### Task instructions
a) In the post on Railway Oriented Programming in Scala, which type did the author end up using a lot on the Scala project?
b) Reproduce the post on Railway Oriented Programming in Scala word for word, everything from "A few years" down to "much moved on.".

Railway Oriented Programming in Scala


Train tracks

Intro

A few years ago, a coworker introduced me to Railway Oriented Programming (ROP). At the time we were using Ruby, and while the ideas in ROP made a ton of sense, I didn’t really find a way to apply them to what I was working on. The lack of types made it pretty hard to go beyond “I just read a blog post and I’m gonna pollute our codebase with it, because I can” and actually improve things. We all pretty much moved on.

Later on, I switched to a different project, using Scala, and ended up using the Either type a lot, to organize what we described at the time as a “pipeline of operations”, or maybe, something that one could describe as a … “railway”?!

Anyway, we ended up using a bunch of similar constructs, but I never really took the time to see how the actual, concrete elements of ROP could be used in Scala. I don’t even work there anymore, and I haven’t been paid to write Scala in about a year, but this is long overdue.

Translating F# to Scala

Most, if not all, of this post is translating the code examples in the original ROP articles and presentations to Scala.

I have never written F#, not even “for fun”, so it took me a while to get used to the syntax. It apparently uses a syntax similar to Haskell, another language I don’t know much about, but I’ve started playing with Elm recently, also influenced by Haskell. Maybe that will help me decipher it.

The biggest barrier to readability for me is the “everything is curried” thingy. Let me pick an example from the ROP blog post:

// validateInput : Request -> Result<Request,string>
let validateInput input =
   if input.name = "" then Failure "Name must not be blank"

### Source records
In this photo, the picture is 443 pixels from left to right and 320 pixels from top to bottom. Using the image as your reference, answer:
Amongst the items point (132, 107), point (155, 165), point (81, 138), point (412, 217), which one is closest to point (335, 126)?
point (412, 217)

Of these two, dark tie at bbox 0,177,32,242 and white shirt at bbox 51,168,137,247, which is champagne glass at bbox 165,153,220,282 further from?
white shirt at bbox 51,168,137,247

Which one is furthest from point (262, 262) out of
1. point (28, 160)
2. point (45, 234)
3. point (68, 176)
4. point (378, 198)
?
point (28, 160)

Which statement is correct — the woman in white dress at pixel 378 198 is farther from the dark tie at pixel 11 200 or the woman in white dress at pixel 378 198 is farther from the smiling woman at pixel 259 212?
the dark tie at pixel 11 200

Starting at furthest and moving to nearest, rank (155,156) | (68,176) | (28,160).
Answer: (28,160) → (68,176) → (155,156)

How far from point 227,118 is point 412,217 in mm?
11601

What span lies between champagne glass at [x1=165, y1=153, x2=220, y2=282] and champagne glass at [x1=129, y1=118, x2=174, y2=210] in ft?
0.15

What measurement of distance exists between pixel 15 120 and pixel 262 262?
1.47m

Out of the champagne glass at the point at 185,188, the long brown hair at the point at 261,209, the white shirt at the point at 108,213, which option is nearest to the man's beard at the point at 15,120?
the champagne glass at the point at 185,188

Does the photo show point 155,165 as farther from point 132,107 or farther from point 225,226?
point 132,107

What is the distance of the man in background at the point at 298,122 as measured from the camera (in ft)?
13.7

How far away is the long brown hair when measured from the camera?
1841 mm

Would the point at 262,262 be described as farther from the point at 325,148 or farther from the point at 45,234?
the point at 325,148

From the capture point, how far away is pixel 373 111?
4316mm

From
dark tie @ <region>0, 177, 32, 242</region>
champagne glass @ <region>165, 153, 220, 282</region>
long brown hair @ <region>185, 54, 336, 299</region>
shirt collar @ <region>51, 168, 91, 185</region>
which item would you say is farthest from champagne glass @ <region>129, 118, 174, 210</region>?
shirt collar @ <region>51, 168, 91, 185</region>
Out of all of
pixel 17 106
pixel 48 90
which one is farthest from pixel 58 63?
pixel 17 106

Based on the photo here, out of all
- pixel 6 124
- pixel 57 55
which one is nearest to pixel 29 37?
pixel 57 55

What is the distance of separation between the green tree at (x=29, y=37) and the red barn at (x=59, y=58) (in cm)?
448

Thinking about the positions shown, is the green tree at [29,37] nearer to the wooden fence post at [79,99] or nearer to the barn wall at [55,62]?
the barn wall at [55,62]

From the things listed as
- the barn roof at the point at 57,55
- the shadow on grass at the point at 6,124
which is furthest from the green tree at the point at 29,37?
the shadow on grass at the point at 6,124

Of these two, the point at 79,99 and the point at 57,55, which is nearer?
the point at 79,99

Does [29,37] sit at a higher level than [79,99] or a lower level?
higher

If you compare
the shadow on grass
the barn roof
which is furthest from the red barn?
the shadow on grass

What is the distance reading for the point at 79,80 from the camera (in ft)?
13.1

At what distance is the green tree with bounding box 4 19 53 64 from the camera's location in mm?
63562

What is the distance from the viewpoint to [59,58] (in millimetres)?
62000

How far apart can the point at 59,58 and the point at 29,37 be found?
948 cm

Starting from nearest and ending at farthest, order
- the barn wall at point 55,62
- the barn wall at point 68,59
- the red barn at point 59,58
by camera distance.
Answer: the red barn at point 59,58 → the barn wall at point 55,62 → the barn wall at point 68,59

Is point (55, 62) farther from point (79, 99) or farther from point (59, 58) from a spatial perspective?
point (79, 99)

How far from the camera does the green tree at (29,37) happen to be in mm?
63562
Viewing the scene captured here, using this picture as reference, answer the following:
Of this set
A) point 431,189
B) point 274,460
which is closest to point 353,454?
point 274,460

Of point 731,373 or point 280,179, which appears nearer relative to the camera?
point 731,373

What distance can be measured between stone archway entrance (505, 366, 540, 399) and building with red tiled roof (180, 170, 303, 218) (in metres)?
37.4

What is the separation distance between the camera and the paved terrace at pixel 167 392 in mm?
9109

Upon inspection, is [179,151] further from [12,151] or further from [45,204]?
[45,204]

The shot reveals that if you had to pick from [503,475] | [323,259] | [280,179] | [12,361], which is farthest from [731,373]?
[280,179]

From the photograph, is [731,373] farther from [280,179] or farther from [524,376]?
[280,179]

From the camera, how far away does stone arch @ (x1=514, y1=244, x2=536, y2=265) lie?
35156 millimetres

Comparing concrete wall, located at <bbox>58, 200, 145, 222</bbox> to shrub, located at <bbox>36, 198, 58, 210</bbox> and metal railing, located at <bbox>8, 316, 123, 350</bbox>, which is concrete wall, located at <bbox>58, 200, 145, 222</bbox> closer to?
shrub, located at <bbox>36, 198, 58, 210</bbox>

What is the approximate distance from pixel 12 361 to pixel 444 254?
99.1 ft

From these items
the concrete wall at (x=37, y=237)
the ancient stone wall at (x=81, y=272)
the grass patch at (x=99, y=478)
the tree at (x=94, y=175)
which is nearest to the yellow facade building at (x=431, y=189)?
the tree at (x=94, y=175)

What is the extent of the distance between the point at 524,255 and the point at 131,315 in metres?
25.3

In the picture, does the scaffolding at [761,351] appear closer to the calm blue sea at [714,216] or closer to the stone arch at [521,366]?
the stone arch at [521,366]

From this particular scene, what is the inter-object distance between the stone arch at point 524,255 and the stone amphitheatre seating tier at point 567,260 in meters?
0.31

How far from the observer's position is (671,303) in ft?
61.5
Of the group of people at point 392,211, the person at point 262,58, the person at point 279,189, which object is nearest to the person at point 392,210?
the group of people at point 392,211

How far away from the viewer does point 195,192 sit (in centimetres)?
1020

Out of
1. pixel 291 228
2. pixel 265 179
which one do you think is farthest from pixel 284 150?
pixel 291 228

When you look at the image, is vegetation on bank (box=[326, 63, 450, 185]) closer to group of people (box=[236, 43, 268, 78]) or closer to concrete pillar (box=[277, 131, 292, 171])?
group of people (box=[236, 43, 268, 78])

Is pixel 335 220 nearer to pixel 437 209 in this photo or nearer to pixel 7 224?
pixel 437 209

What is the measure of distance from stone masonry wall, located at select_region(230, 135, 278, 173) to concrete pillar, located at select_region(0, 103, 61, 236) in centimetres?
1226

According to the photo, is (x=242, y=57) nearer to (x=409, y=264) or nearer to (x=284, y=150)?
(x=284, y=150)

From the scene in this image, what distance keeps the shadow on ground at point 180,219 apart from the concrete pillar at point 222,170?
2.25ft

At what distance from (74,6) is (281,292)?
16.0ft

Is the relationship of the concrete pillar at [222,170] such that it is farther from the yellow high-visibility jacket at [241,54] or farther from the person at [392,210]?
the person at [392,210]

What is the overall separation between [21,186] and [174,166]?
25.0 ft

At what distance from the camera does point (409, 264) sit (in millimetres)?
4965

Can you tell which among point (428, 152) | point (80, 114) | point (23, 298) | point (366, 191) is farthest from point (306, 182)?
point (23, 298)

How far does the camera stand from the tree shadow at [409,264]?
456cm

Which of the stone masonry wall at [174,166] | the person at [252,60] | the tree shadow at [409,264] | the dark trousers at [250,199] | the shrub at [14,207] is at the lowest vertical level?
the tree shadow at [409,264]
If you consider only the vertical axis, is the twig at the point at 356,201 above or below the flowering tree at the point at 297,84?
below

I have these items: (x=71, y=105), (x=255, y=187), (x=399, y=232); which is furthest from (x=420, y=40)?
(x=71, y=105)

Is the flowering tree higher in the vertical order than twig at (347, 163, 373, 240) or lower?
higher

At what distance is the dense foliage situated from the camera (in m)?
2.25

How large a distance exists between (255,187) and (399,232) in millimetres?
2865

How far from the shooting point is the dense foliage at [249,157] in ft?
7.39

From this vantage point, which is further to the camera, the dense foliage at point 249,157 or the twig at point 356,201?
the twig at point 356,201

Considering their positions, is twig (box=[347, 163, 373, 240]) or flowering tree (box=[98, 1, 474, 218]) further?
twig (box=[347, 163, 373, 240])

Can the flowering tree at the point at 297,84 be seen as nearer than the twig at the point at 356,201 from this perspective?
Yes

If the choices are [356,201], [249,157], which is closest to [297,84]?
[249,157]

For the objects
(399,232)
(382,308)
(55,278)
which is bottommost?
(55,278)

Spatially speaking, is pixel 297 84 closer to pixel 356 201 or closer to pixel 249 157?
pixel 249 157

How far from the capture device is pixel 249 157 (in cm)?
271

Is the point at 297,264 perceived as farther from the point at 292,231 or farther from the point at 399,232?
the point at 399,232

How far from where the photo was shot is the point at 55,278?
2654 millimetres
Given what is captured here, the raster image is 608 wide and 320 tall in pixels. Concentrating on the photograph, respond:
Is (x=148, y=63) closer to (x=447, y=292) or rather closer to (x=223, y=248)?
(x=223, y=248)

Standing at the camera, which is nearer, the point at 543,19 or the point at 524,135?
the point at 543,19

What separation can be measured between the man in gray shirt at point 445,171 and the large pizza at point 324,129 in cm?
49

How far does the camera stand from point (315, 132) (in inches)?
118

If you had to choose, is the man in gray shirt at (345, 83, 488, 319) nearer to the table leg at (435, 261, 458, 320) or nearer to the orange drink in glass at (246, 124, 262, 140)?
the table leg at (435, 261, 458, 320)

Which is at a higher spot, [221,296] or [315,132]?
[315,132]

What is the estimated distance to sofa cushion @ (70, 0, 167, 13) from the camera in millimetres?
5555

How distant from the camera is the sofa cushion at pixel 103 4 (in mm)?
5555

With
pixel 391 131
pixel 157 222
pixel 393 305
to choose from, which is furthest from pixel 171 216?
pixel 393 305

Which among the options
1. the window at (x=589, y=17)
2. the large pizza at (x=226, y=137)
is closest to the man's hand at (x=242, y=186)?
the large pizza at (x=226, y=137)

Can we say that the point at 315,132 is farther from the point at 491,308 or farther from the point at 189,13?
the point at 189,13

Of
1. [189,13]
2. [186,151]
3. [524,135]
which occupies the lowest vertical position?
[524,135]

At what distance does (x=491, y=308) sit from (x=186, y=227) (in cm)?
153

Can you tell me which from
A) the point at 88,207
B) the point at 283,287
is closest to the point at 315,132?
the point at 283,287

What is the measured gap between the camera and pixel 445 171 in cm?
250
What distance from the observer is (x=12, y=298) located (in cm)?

### Final results
a) The Either type.

b)
A few years ago, a coworker introduced me to Railway Oriented Programming (ROP). At the time we were using Ruby, and while the ideas in ROP made a ton of sense, I didn’t really find a way to apply them to what I was working on. The lack of types made it pretty hard to go beyond “I just read a blog post and I’m gonna pollute our codebase with it, because I can” and actually improve things. We all pretty much moved on.